I've heard that Rankin County Hospital District pays very well.


To be honest though, you sacrificing your health for others is wrong, even if you're married. I'd try Denver health.

Sent from my Pixel using Tapatalk


----------



## RocketMedic (Jul 2, 2017)

That's what I mean. The problem is not _necessarily_ 24-hour shifts if the workload is light, the problem is 24-hour shifts when the workload is heavy (a UHU over 0.4, for example, if I had to cherry-pick a breaking point). Denver Health looks very interesting, and I do have a Colorado paramedic license, but for now I'm knocking out school here in Houston. 

In the future, I reckon I'm going to have to look at transitioning into an educational or leadership role if I want to use these degrees. The sad truth is that field EMS doesn't give me the opportunity to use that education the way it ought to be used.


----------



## BossmanGifford (Jul 2, 2017)

RocketMedic said:


> That's what I mean. The problem is not _necessarily_ 24-hour shifts if the workload is light, the problem is 24-hour shifts when the workload is heavy (a UHU over 0.4, for example, if I had to cherry-pick a breaking point). Denver Health looks very interesting, and I do have a Colorado paramedic license, but for now I'm knocking out school here in Houston.
> 
> In the future, I reckon I'm going to have to look at transitioning into an educational or leadership role if I want to use these degrees. The sad truth is that field EMS doesn't give me the opportunity to use that education the way it ought to be used.


One of my best friends worked at CCEMS for years, and I really don't think it's a good agency for long term growth unless you're butt buddies with the admin, from what he told me. He did have a falling out of sorts though.

To be honest, I'm also really interested in working at a smaller agencies in New Mexico, like Taos or Silver City. They work 24s, but with how slow it would be it wouldn't be like working in the city.

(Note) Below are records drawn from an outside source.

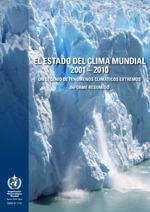 El estado del clima mundial 2001-2010: un decenio de fenómenos climáticos extremos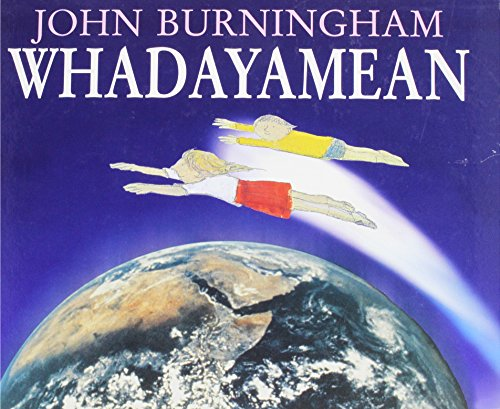 Whadayamean (9780224047531) by Burningham, John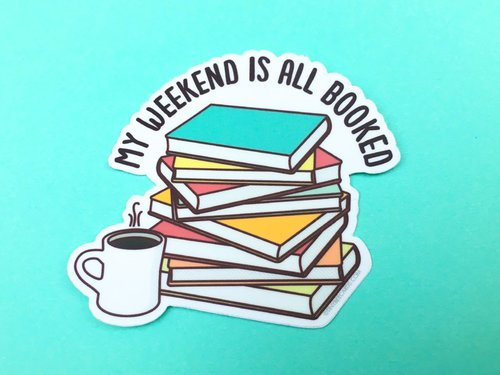 $2.99 MY WEEKEND IS ALL BOOKED STICKER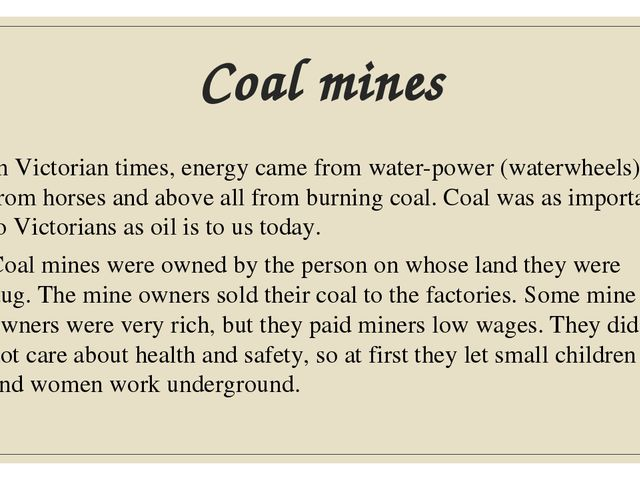 Coal mines In Victorian times, energy came from water-power (waterwheels), fr...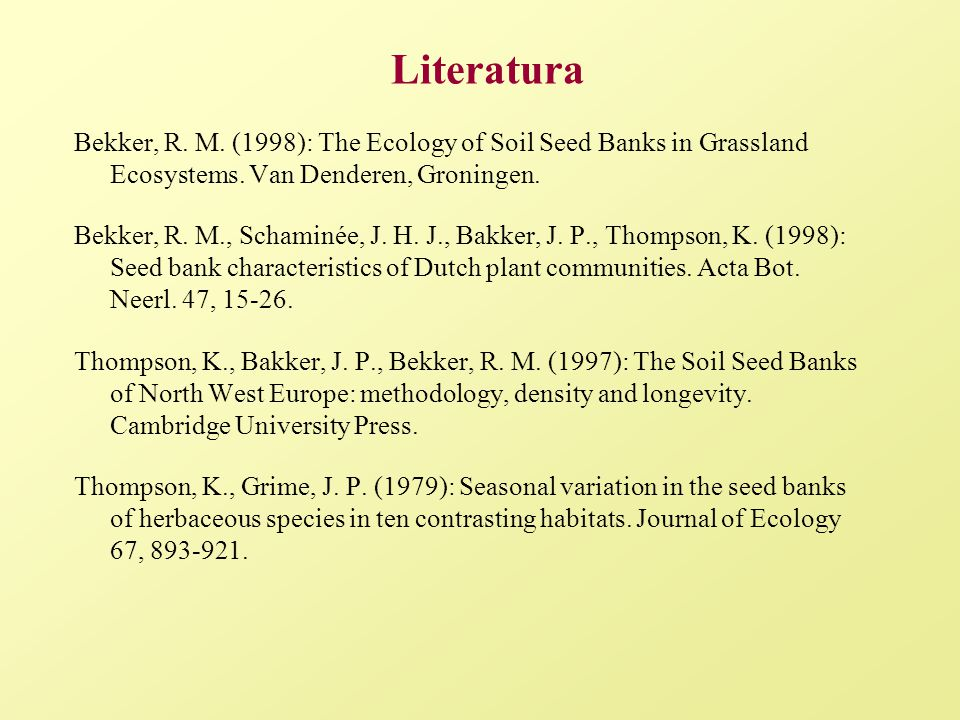Literatura Bekker, R. M. (1998): The Ecology of Soil Seed Banks in Grassland Ecosystems. Van Denderen, Groningen.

Sent from my Pixel using Tapatalk


----------



## TransportJockey (Jul 2, 2017)

BossmanGifford said:


> She isn't wrong. I just don't want to work 24s or be a basic for a year at ATCEMS or longer so I can practice at an okay scope (I live in Austin). I made a list of agencies to apply at if I couldn't get hired at a few select agencies around here where I would tolerate 24s. I wanted somewhere that worked shifts not as long as 24s, with a pension, good pay, and top of the line equipment. Hennepin was just at the top of the list.
> 
> For me, the weather will suck, but the job and the respect I would get for myself not working IFT at a dead end gig would outweigh it. I'll get used to the cold.
> 
> Sent from my Pixel using Tapatalk


Come play in Galveston. Just saying lol 

Sent from my LG-LS993 using Tapatalk


----------



## TransportJockey (Jul 2, 2017)

BossmanGifford said:


> I remember the first time I said Pram in Louisiana after leaving Colorado.
> 
> I got sooooo many weird looks.
> 
> Sent from my Pixel using Tapatalk


Worked in centennial then back to NM for a while. That whole pram thing and COR0 was weird 

Sent from my LG-LS993 using Tapatalk


----------



## TransportJockey (Jul 2, 2017)

BossmanGifford said:


> One of my best friends worked at CCEMS for years, and I really don't think it's a good agency for long term growth unless you're butt buddies with the admin, from what he told me. He did have a falling out of sorts though.
> 
> To be honest, I'm also really interested in working at a smaller agencies in New Mexico, like Taos or Silver City. They work 24s, but with how slow it would be it wouldn't be like working in the city.
> 
> ...


Gila regional actually does a mix of 12s and 24s. 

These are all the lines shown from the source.